Я присела на корточки, чтобы быть с ним на одном уровне.
– У этой книги интересная история. Мне её отдали на переплёт несколько лет назад, когда я только начинала своё дело и даже не была уверена, понравится ли мне это. Заказчица была приятной женщиной, чем-то похожей на библиотекаря. Попросила не торопиться, сделать всё аккуратно, пообещала забрать через пару месяцев… а потом пропала. Я звонила, писала, искала её в соцсетях – всё напрасно. А книга так и осталась у меня.
Я замолчала, глядя на пёстрое полотно. Шкаф-хаос на нём неожиданно приобрёл новый смысл. Это же не просто беспорядок. Это – клубок неразобранного, неразгаданного, место, где вещи и истории теряют свою форму. И среди них – та самая книга.
– Там много старых легенд, – тихо продолжила я, – которых я раньше не слышала. И про лесных духов тоже. Именно оттуда я узнала, что тебе нужно обязательно помочь.
Мой гость жалобно заскулил и посмотрел на меня виноватым, грустным взглядом. В его глазах читалась не просто боязнь, а какая-то глубокая тревога, словно он знал то, чего не знала ещё я.
И меня вдруг осенило.
– Тебя она беспокоит? – спросила я. – Эта книга? Но чем?..

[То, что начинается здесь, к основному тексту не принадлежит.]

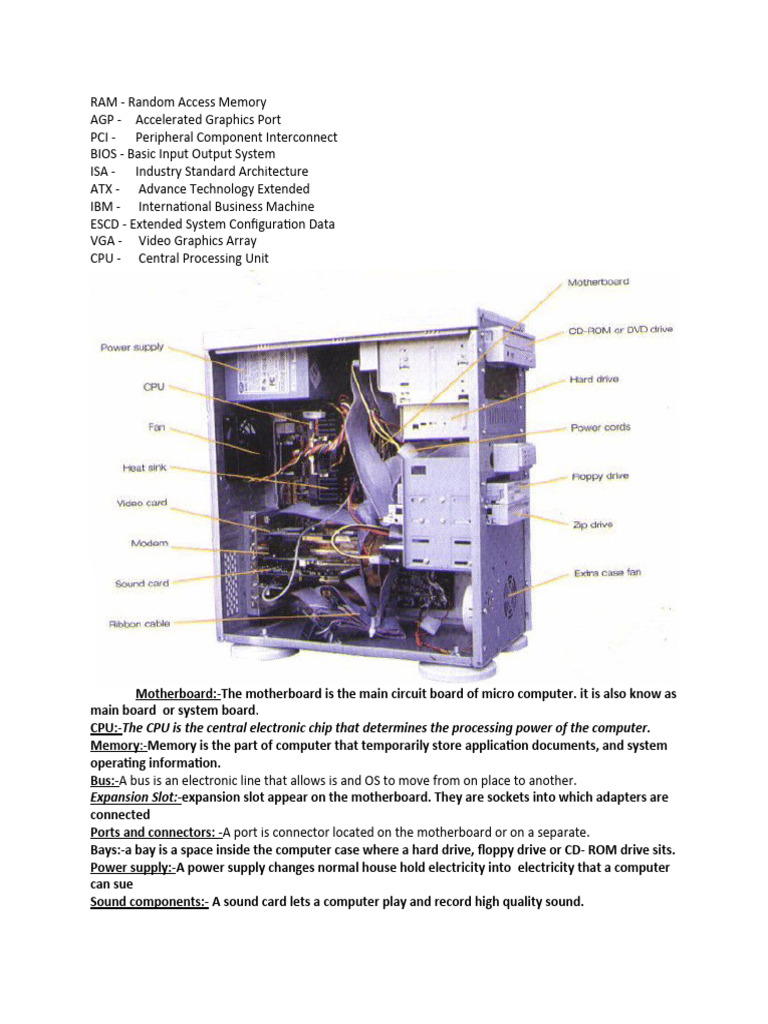 RAM - Random Access Memory
AGP - Accelerated Graphics Port
PCI - Peripheral Component Interconnect
BIOS - Basic Input Output System
ISA - Industry Standard Architecture
ATX - Advance Technology Extended
IBM - International Business Machine
ESCD - Extended System Configuration Data
VGA - Video Graphics Array
CPU - Central Processing Unit

Power supply
CPU
Fan
Heat sink
Video card
Modem
Sound card
Ribbon cable
Motherboard
CD-ROM or DVD drive
Hard drive
Power cords
Floppy drive
Zip drive
Extra case fan

Motherboard:-The motherboard is the main circuit board of micro computer. it is also know as main board or system board.
CPU:-The CPU is the central electronic chip that determines the processing power of the computer.
Memory:-Memory is the part of computer that temporarily store application documents, and system operating information.
Bus:-A bus is an electronic line that allows is and OS to move from on place to another.
Expansion Slot:-expansion slot appear on the motherboard. They are sockets into which adapters are connected
Ports and connectors: -A port is connector located on the motherboard or on a separate.
Bays:-a bay is a space inside the computer case where a hard drive, floppy drive or CD- ROM drive sits.
Power supply:-A power supply changes normal house hold electricity into electricity that a computer can sue
Sound components:- A sound card lets a computer play and record high quality sound.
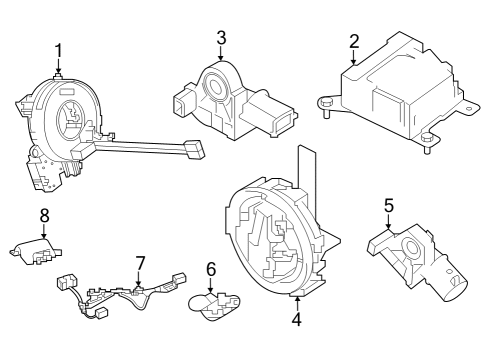 1
3
2
8
5
7
6
4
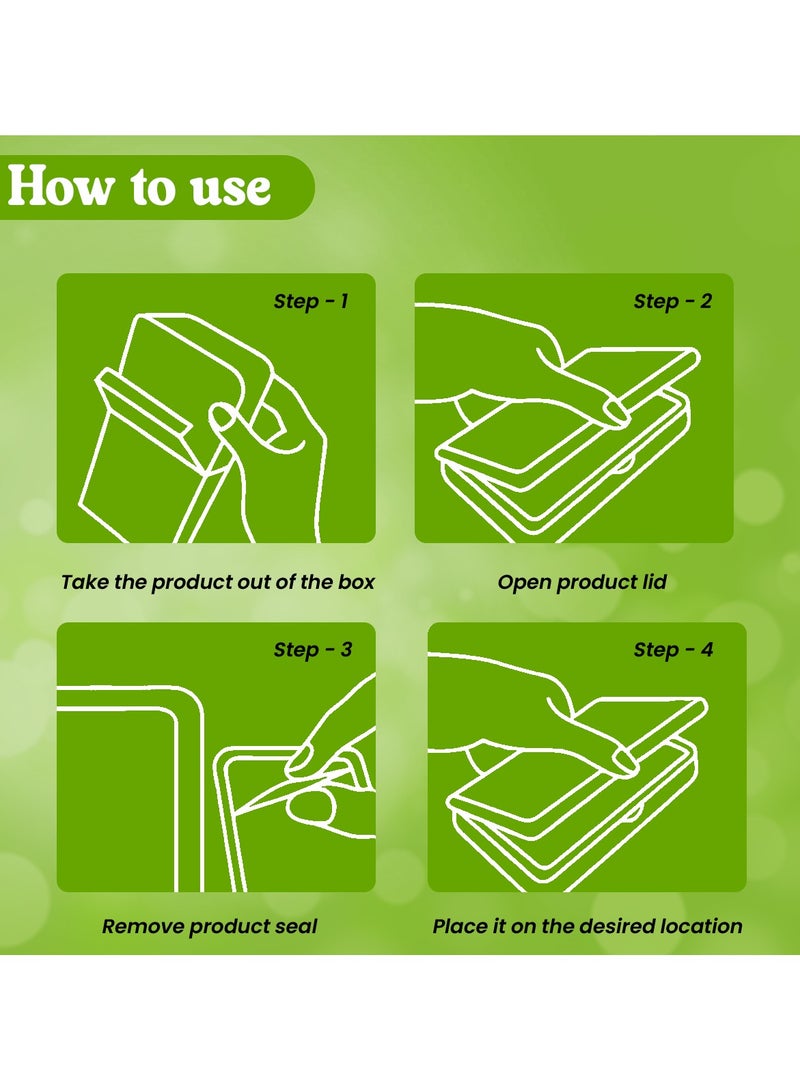 How to use

Step - 1

Take the product out of the box

Step - 2

Open product lid

Step - 3

Remove product seal

Step - 4

Place it on the desired location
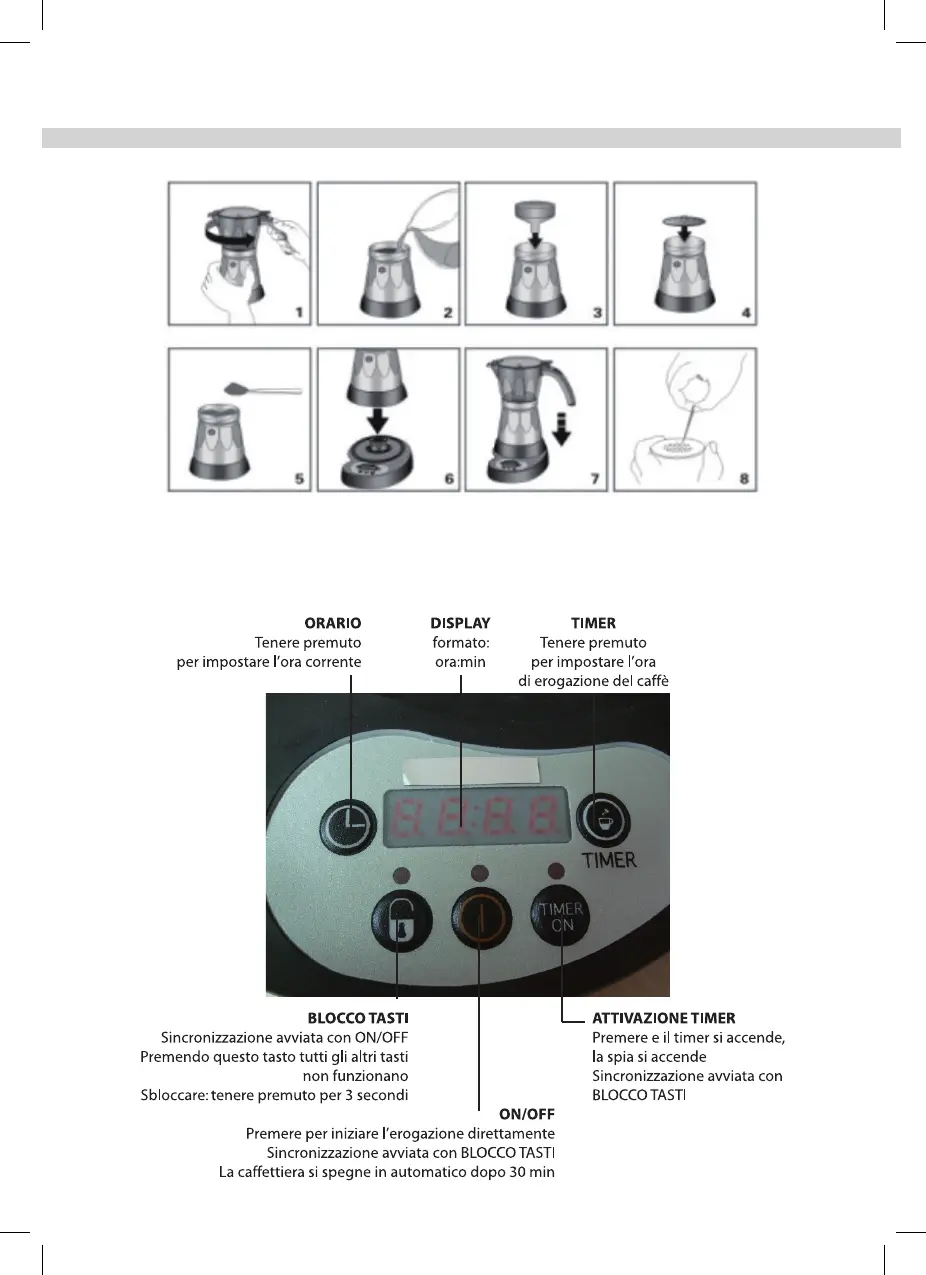 1
2
3
4
5
6
7
8

**ORARIO**
Tenere premuto
per impostare l'ora corrente

**DISPLAY**
formato:
ora:min

**TIMER**
Tenere premuto
per impostare l'ora
di erogazione del caffè

TIMER

TIMER
ON

**BLOCCO TASTI**
Sincronizzazione avviata con ON/OFF
Premendo questo tasto tutti gli altri tasti non funzionano
Sbloccare: tenere premuto per 3 secondi

**ATTIVAZIONE TIMER**
Premere e il timer si accende,
la spia si accende
Sincronizzazione avviata con BLOCCO TASTI

**ON/OFF**
Premere per iniziare l'erogazione direttamente
Sincronizzazione avviata con BLOCCO TASTI
La caffettiera si spegne in automatico dopo 30 min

Тишина в комнате стала густой, значимой. Я представила ту женщину – неспешную, с глазами, полными спокойного знания. Она не просто «похожа на библиотекаря». В мире, где живут Соволисы, такие люди должны быть хранителями. Стражами порогов между обыденным и иным.
Она доверила книгу именно мне, тогда ещё неумелой и сомневающейся. И исчезла, оставив её здесь – не как забытую вещь, а как задание. Как ключ.
А Лисосов… Он ведь не просто указал на шкаф, нет. Я увидела источник скрытого напряжения в самом сердце моего дома. Его виноватый взгляд говорил: «Да, это место силы. Да, опасное. Но твой путь лежит именно через него».
Возможно, книга была не просто сборником легенд. Может, она была живым артефактом, магнитом для сущностей вроде него, или замком, запирающим что-то, или невыполненным обещанием, которое теперь перешло ко мне. Он боялся не за себя. Он, чувствительный к таким вещам, боялся за меня – той, кто теперь должна была развязать этот узел из тёмных ниток.
– Понятно, – выдохнула я, поднимаясь. – Значит, нужно достать её оттуда. Посмотреть, что она хочет нам сказать.
Я подошла к шкафу, и Соволис, не отрывая от меня взгляда, настороженно притих. Его тень на стене замерла в ожидании.
И именно в эту секунду до меня дошло. Мне стало страшно.
Прямо сейчас, среди ночи, когда за окном отчётливо гудел свистящий ветер и вилась вьюга, я сообразила нечто важное и леденящее. Малыш не просто так прибился к моему жилью. Он был ранен. Он от кого-то – или от чего-то – бежал. Не от хорошей жизни это создание, всем своим видом напоминающее о зимнем лесе, инее и звонкой прохладе – одна только его пушистая шкурка чего стоила! – вышло ко мне, к человеку, в тёплый свет лампы.
Что ранило его? Что изгнало из родного дома, с морозных тропинок и от проседающих под снегом еловых лап – сюда, к людям, ко мне? В его страхе перед книгой чувствовалась не личная обида, а вселенская тревога. Кажется, не всё спокойно в лесу. В его лесу. Что-то нарушило древний порядок, что-то заставило духа искать защиты под человеческой крышей. Книга в шкафу, тёмный клубок незавершённых историй, и раненый гость из чащобы – были частями одной и той же загадки. И я, сама того не желая, оказалась в её центре.
Я медленно протянула руку к ручке шкафа. Пальцы слегка дрогнули. Соволис больше не скулил. Он смотрел на меня, затаив дыхание, весь превратившись в слух и ожидание. Готовый либо броситься прочь, либо шагнуть со мной навстречу той тьме, что дремала среди старых переплётов, сувениров из детства, например, кусочка золотистого минерала, пирита, и мягкой пряжи.